===== Material shown
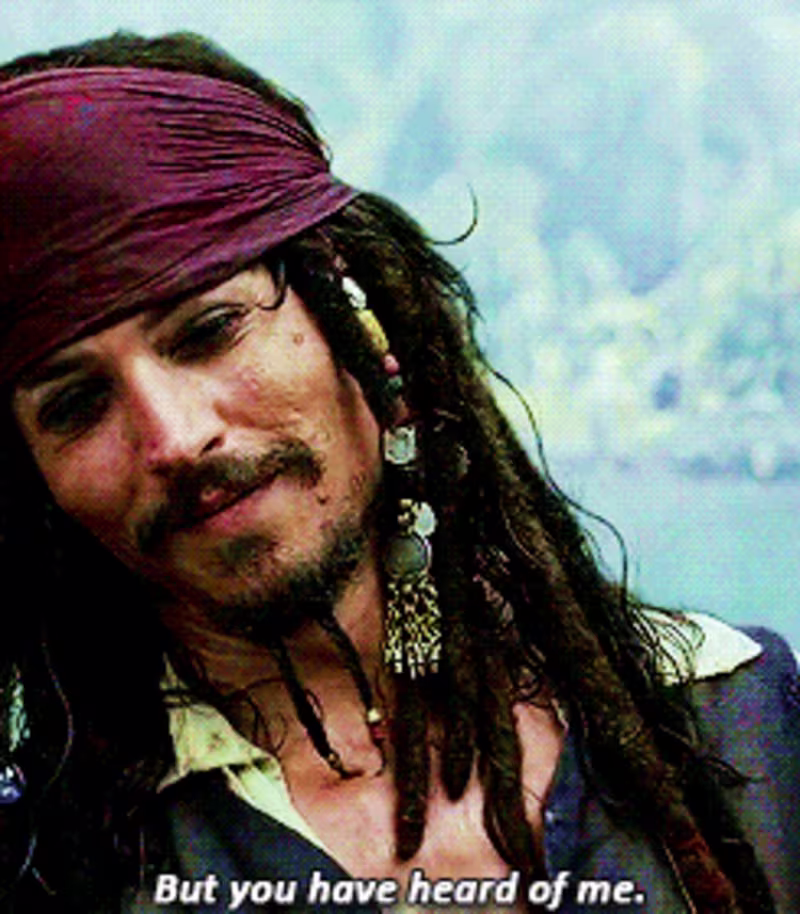 Cover image for What Can Jack Sparrow Teach Us About Copywriting?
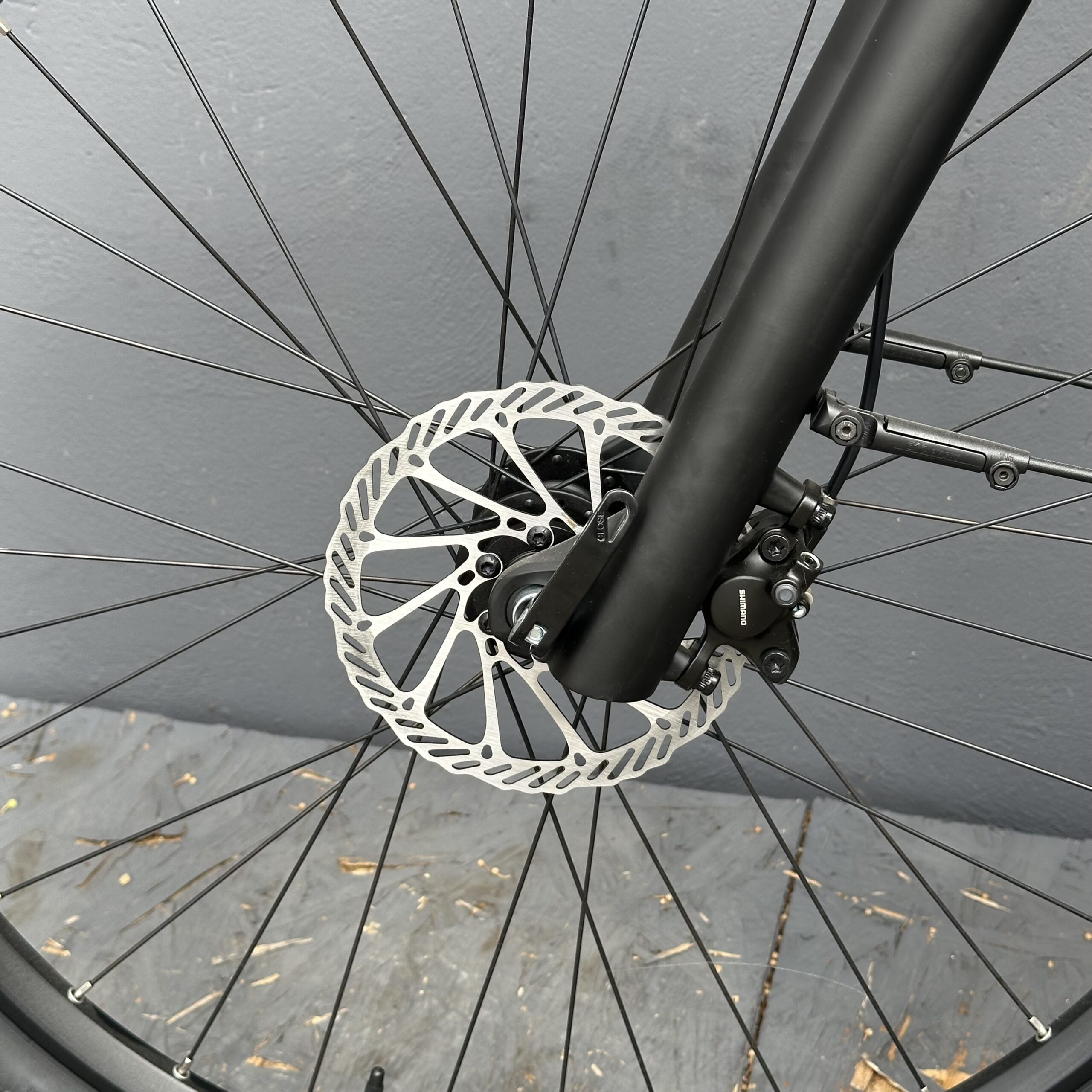 SUNN Start Allroad | Bosch Performance Line 75Nm 545Wh | Vert Pâle – Image 14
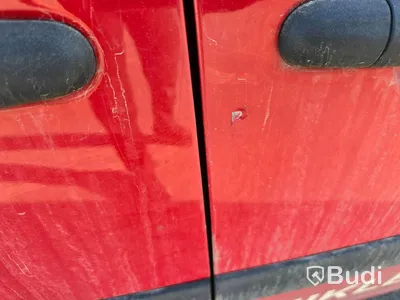 Personbil RENAULT KANGOO, Van Maxi, 2017.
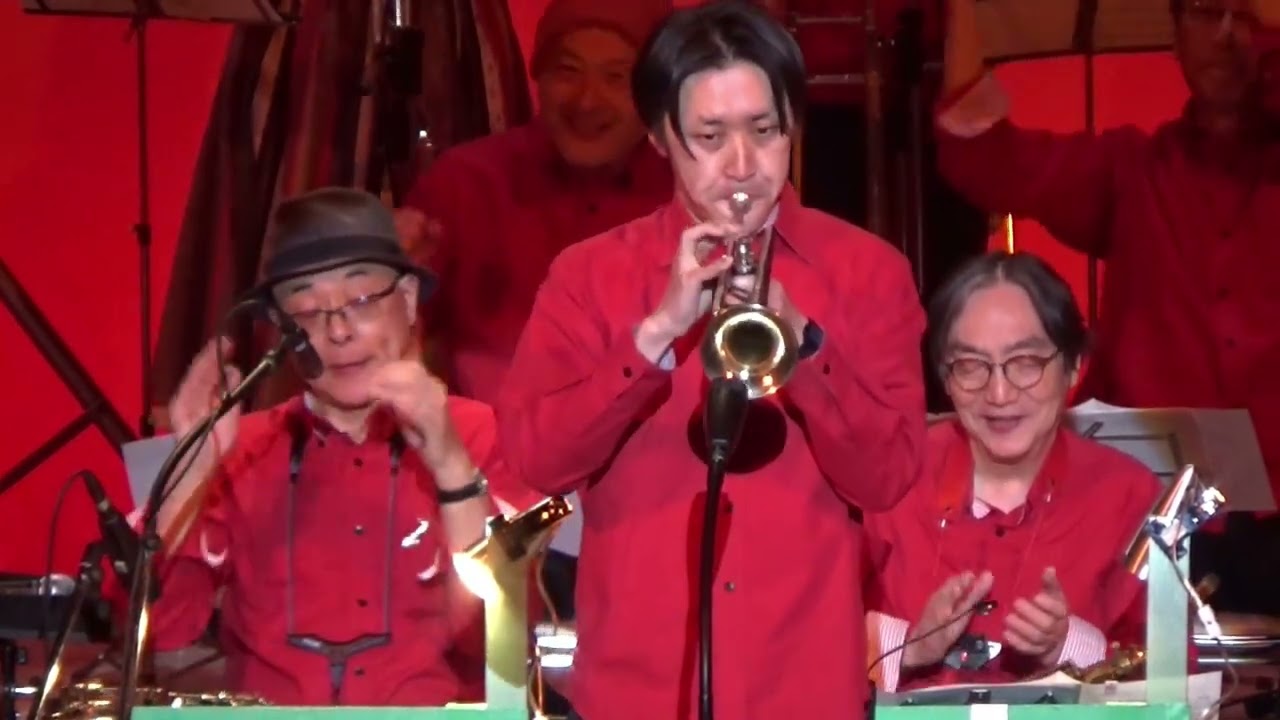 2024 Let's Groove (Tropical Jazz Big Band/熱帯JAZZ楽団) Westwinds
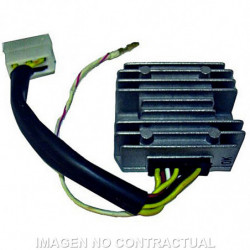 Regulador 12v - trifase -...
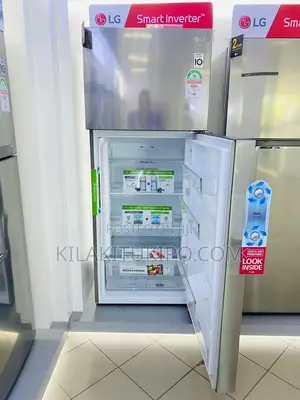 LG Refrigerator Smart Inverter 509L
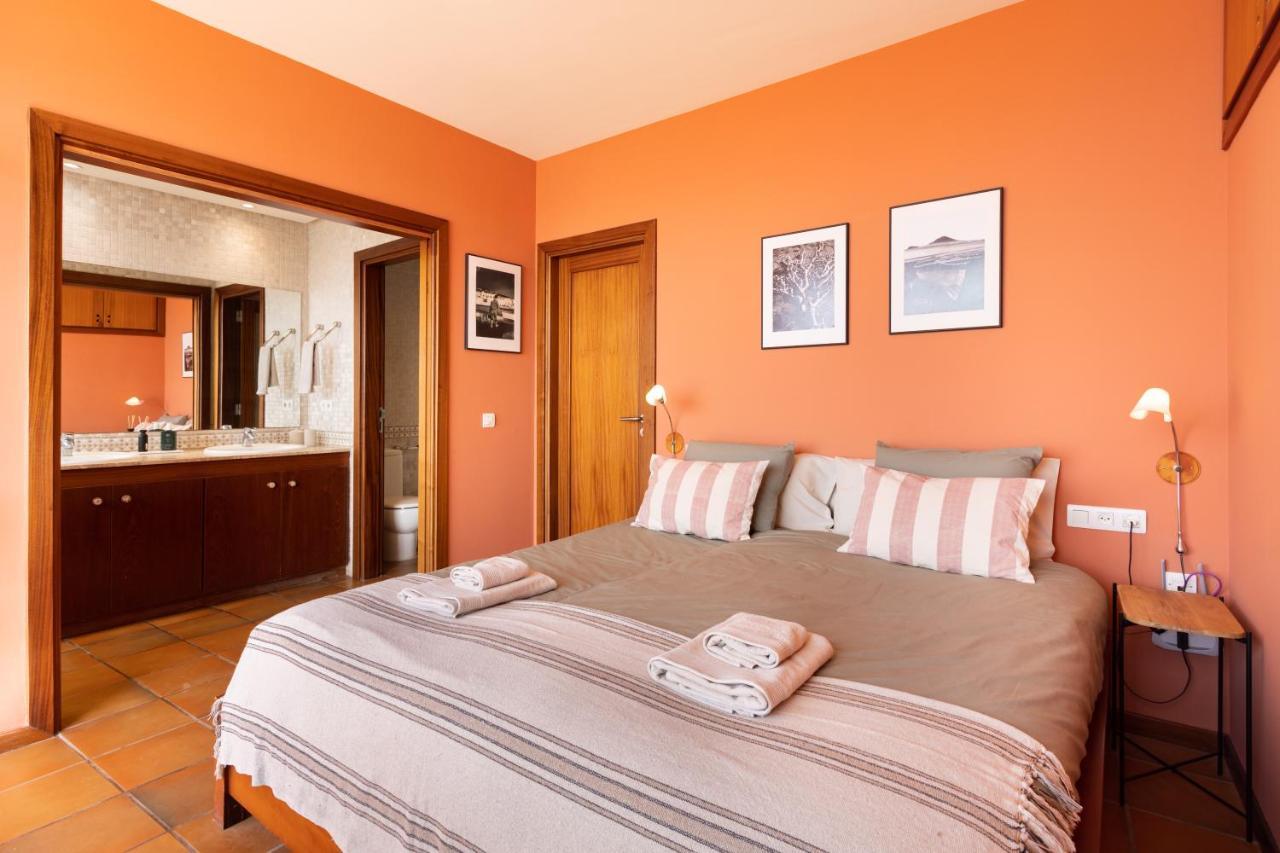 Medano Seaview Penthouse Casa Corina III Lejlighed El Médano Eksteriør billede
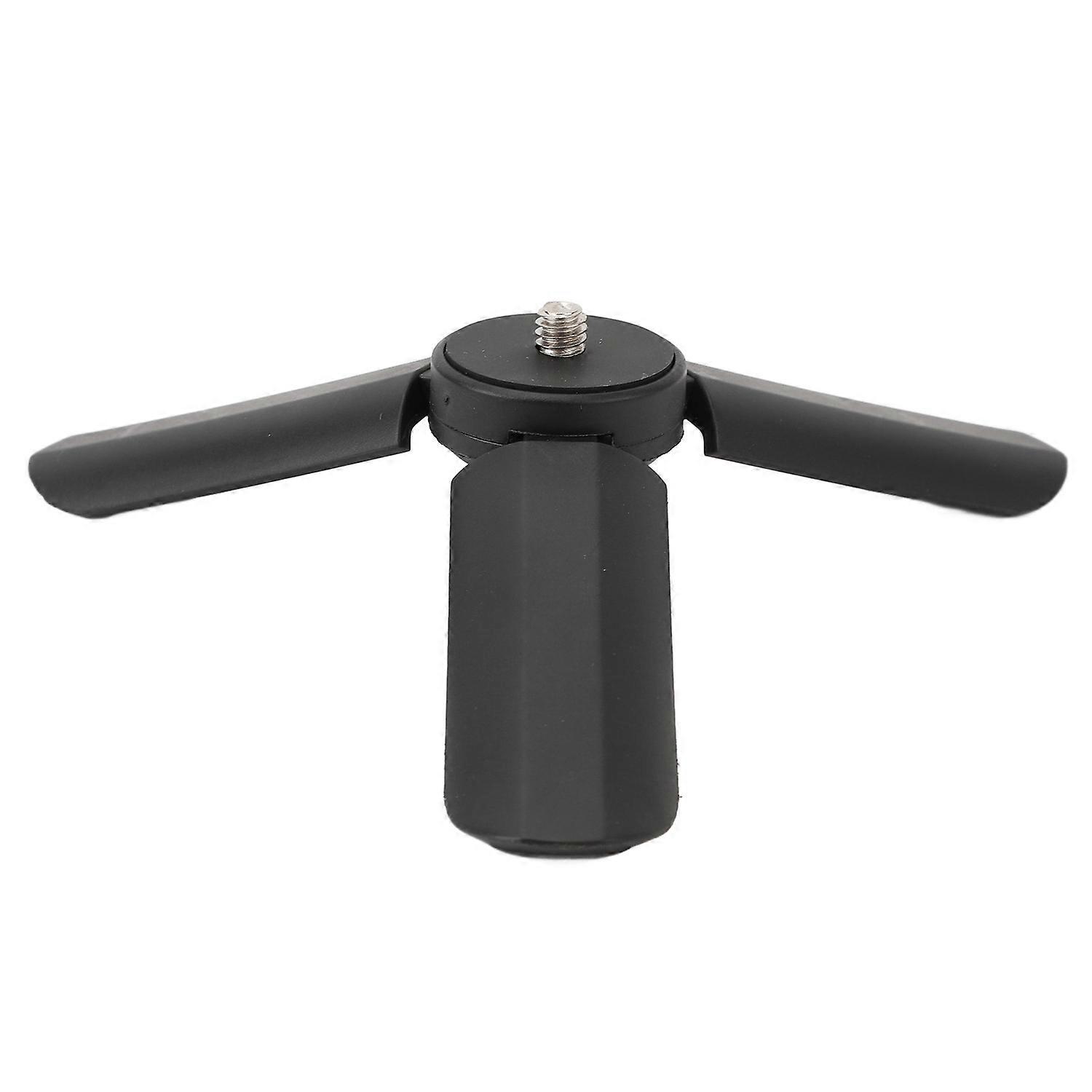 Mini Tripod for Pal Camera Compact Desktop Tripod Stand Stabilizer Handle Grip with 1/4 Inch Screw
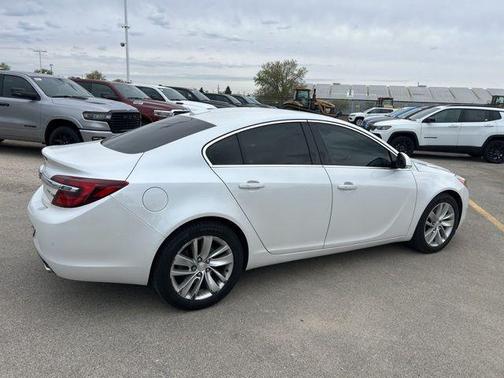 2016 Buick Regal Turbo Premium II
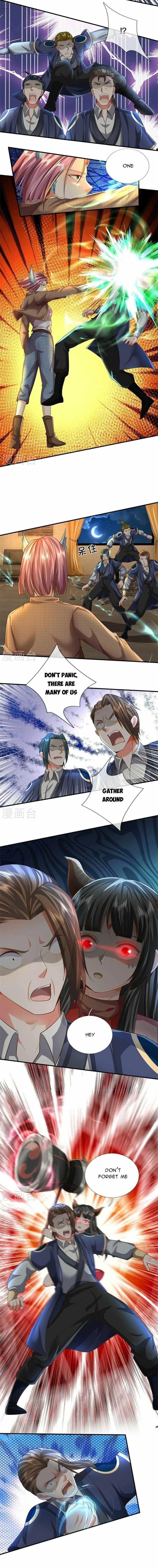 I'm The Great Immortal Chapter 470 - Page 5 in English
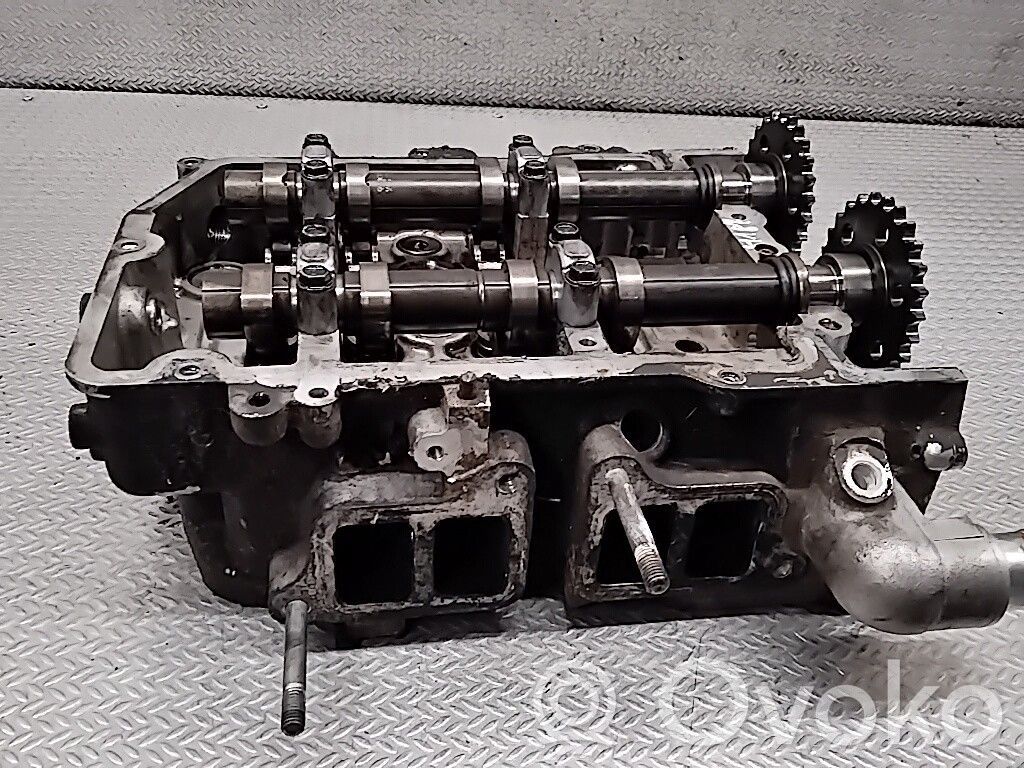 Subaru Forester SH Engine head 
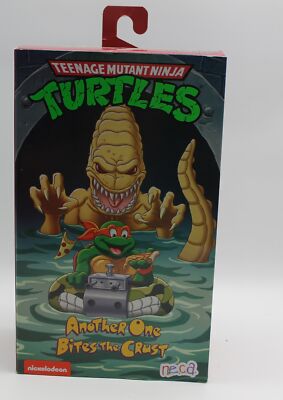 TMNT Another one Bites the Crust NECA Action Figure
==========
◆ **Assignment**
Please write out every one of the records above word for word, omitting the bracketed picture tags.

◆ **Task result**
 Cover image for What Can Jack Sparrow Teach Us About Copywriting?
 SUNN Start Allroad | Bosch Performance Line 75Nm 545Wh | Vert Pâle – Image 14
 Personbil RENAULT KANGOO, Van Maxi, 2017.
 2024 Let's Groove (Tropical Jazz Big Band/熱帯JAZZ楽団) Westwinds
 Regulador 12v - trifase -...
 LG Refrigerator Smart Inverter 509L
 Medano Seaview Penthouse Casa Corina III Lejlighed El Médano Eksteriør billede
 Mini Tripod for Pal Camera Compact Desktop Tripod Stand Stabilizer Handle Grip with 1/4 Inch Screw
 2016 Buick Regal Turbo Premium II
 I'm The Great Immortal Chapter 470 - Page 5 in English
 Subaru Forester SH Engine head 
 TMNT Another one Bites the Crust NECA Action Figure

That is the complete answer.